TASK PROMPT: Could you return all of the data below, line for line, with nothing changed?

DATA SUPPLIED:
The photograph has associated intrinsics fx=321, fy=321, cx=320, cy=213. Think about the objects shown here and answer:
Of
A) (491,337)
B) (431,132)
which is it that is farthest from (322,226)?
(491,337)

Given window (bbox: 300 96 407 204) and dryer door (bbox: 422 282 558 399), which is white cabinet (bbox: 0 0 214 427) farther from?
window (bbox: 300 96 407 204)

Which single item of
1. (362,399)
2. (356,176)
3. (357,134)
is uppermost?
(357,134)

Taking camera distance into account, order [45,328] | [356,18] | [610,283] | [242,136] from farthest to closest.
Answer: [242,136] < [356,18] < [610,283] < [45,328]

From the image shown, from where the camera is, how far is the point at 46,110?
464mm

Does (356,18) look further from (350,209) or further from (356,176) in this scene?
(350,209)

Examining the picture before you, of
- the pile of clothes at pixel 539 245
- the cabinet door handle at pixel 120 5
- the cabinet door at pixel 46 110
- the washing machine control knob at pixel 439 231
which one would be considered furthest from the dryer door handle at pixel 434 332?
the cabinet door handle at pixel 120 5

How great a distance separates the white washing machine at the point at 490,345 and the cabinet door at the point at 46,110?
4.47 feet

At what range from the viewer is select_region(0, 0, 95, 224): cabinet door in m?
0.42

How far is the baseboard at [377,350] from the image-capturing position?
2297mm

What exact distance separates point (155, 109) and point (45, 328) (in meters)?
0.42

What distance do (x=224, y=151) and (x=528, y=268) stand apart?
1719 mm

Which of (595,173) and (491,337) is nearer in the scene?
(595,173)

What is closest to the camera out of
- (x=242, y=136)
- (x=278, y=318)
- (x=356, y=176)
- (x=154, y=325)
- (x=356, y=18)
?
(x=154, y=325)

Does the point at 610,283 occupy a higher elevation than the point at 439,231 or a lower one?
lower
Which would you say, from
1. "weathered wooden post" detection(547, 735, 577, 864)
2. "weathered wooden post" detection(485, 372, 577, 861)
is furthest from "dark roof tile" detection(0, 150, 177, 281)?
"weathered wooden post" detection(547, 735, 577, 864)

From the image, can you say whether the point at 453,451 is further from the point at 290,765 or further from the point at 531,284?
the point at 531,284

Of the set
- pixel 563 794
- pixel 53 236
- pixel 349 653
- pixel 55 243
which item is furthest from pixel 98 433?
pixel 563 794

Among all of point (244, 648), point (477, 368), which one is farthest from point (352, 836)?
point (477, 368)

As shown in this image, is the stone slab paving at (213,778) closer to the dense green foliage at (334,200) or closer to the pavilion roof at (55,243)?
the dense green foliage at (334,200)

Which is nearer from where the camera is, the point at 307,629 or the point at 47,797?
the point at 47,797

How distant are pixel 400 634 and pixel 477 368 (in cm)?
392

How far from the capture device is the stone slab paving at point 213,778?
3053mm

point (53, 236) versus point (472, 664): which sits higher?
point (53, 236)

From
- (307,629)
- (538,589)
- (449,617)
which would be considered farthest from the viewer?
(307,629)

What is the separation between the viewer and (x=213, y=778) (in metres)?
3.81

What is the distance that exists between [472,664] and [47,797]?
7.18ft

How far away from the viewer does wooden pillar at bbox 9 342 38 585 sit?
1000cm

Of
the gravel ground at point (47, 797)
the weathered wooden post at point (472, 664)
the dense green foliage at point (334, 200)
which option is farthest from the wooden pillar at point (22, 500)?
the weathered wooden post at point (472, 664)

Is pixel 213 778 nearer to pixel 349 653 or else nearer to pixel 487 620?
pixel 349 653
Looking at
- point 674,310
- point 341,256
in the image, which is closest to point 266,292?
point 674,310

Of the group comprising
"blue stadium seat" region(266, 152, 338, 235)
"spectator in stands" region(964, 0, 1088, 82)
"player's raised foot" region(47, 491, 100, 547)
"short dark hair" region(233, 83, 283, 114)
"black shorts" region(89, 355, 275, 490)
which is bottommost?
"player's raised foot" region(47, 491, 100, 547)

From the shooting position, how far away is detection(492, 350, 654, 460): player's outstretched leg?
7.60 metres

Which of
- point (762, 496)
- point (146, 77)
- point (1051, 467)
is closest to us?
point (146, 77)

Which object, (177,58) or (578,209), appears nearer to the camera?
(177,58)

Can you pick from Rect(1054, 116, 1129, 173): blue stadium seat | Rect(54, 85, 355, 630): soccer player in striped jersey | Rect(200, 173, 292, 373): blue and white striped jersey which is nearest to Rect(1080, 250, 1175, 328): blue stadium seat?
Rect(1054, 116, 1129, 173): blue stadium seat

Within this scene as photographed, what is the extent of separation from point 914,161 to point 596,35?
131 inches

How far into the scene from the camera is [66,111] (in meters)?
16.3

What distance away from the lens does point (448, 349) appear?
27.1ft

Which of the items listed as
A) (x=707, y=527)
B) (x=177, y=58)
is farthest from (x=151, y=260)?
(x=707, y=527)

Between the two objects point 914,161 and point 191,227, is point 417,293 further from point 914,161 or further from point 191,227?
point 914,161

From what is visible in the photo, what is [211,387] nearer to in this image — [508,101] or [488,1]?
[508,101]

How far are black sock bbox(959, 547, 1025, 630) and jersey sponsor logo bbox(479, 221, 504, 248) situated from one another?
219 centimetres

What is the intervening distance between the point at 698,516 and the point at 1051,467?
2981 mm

FINISHED TASK:
The photograph has associated intrinsics fx=321, fy=321, cx=320, cy=213. Think about the objects shown here and answer:
Of
A) (491,337)
B) (431,132)
which is it that is farthest from (322,226)?
(491,337)

Given window (bbox: 300 96 407 204) and dryer door (bbox: 422 282 558 399), which is white cabinet (bbox: 0 0 214 427) farther from?
window (bbox: 300 96 407 204)

Which single item of
1. (362,399)
2. (356,176)
3. (357,134)
is uppermost?
(357,134)

Taking camera distance into account, order [45,328] | [356,18] | [610,283] | [242,136] from farthest to closest.
Answer: [242,136] < [356,18] < [610,283] < [45,328]

From the image shown, from where the camera is, how far is the point at 46,110?
464mm

Does (356,18) look further from (350,209) or further from (356,176) in this scene?
(350,209)

Examining the picture before you, of
- the pile of clothes at pixel 539 245
- the cabinet door handle at pixel 120 5
- the cabinet door at pixel 46 110
- the washing machine control knob at pixel 439 231
which one would be considered furthest from the dryer door handle at pixel 434 332?
the cabinet door handle at pixel 120 5

How great a distance separates the white washing machine at the point at 490,345 and the cabinet door at the point at 46,110?
4.47 feet

At what range from the viewer is select_region(0, 0, 95, 224): cabinet door in m?
0.42

How far is the baseboard at [377,350] from the image-capturing position?
2297mm

What exact distance separates point (155, 109) and point (45, 328) (in meters)?
0.42

What distance do (x=224, y=151) and (x=528, y=268) stand apart?
1719 mm

Which of (595,173) and (491,337) is nearer in the scene?
(595,173)

What is closest to the camera out of
- (x=242, y=136)
- (x=278, y=318)
- (x=356, y=176)
- (x=154, y=325)
- (x=356, y=18)
?
(x=154, y=325)

Does the point at 610,283 occupy a higher elevation than the point at 439,231 or a lower one?
lower
Which would you say, from
1. "weathered wooden post" detection(547, 735, 577, 864)
2. "weathered wooden post" detection(485, 372, 577, 861)
is furthest from "dark roof tile" detection(0, 150, 177, 281)?
"weathered wooden post" detection(547, 735, 577, 864)

From the image, can you say whether the point at 453,451 is further from the point at 290,765 or further from the point at 531,284?
the point at 531,284

Of the set
- pixel 563 794
- pixel 53 236
- pixel 349 653
- pixel 55 243
which item is furthest from pixel 98 433?
pixel 563 794

Among all of point (244, 648), point (477, 368), which one is farthest from point (352, 836)?
point (477, 368)

As shown in this image, is the stone slab paving at (213,778) closer to the dense green foliage at (334,200) or closer to the pavilion roof at (55,243)?
the dense green foliage at (334,200)

Which is nearer from where the camera is, the point at 307,629 or the point at 47,797?
the point at 47,797

How distant are pixel 400 634 and pixel 477 368 (in cm)?
392

How far from the capture device is the stone slab paving at point 213,778?
3053mm

point (53, 236) versus point (472, 664): which sits higher?
point (53, 236)

From
- (307,629)
- (538,589)
- (449,617)
which would be considered farthest from the viewer?
(307,629)

What is the separation between the viewer and (x=213, y=778) (in metres)?
3.81

What is the distance that exists between [472,664] and [47,797]?
7.18ft

How far away from the viewer does wooden pillar at bbox 9 342 38 585 sit?
1000cm

Of
the gravel ground at point (47, 797)
the weathered wooden post at point (472, 664)
the dense green foliage at point (334, 200)
which option is farthest from the wooden pillar at point (22, 500)?
the weathered wooden post at point (472, 664)

Is pixel 213 778 nearer to pixel 349 653 or else nearer to pixel 487 620?
pixel 349 653
Looking at
- point 674,310
- point 341,256
in the image, which is closest to point 266,292?
point 674,310

Of the group comprising
"blue stadium seat" region(266, 152, 338, 235)
"spectator in stands" region(964, 0, 1088, 82)
"player's raised foot" region(47, 491, 100, 547)
"short dark hair" region(233, 83, 283, 114)
"black shorts" region(89, 355, 275, 490)
which is bottommost?
"player's raised foot" region(47, 491, 100, 547)

From the shooting position, how far away is detection(492, 350, 654, 460): player's outstretched leg?
7.60 metres

Which of
- point (762, 496)
- point (146, 77)
- point (1051, 467)
is closest to us?
point (146, 77)

Which object, (177,58) or (578,209), appears nearer to the camera?
(177,58)

Can you pick from Rect(1054, 116, 1129, 173): blue stadium seat | Rect(54, 85, 355, 630): soccer player in striped jersey | Rect(200, 173, 292, 373): blue and white striped jersey which is nearest to Rect(1080, 250, 1175, 328): blue stadium seat?
Rect(1054, 116, 1129, 173): blue stadium seat

Within this scene as photographed, what is the extent of separation from point 914,161 to point 596,35?
131 inches

How far into the scene from the camera is [66,111] (in meters)?
16.3

What distance away from the lens does point (448, 349) appear?
27.1ft

Which of the items listed as
A) (x=707, y=527)
B) (x=177, y=58)
is farthest from (x=151, y=260)?
(x=707, y=527)

Between the two objects point 914,161 and point 191,227, is point 417,293 further from point 914,161 or further from point 191,227?
point 914,161

From what is visible in the photo, what is [211,387] nearer to in this image — [508,101] or [488,1]?
[508,101]

How far are black sock bbox(959, 547, 1025, 630) and jersey sponsor logo bbox(479, 221, 504, 248) situated from one another?
219 centimetres

What is the intervening distance between the point at 698,516 and the point at 1051,467?
2981 mm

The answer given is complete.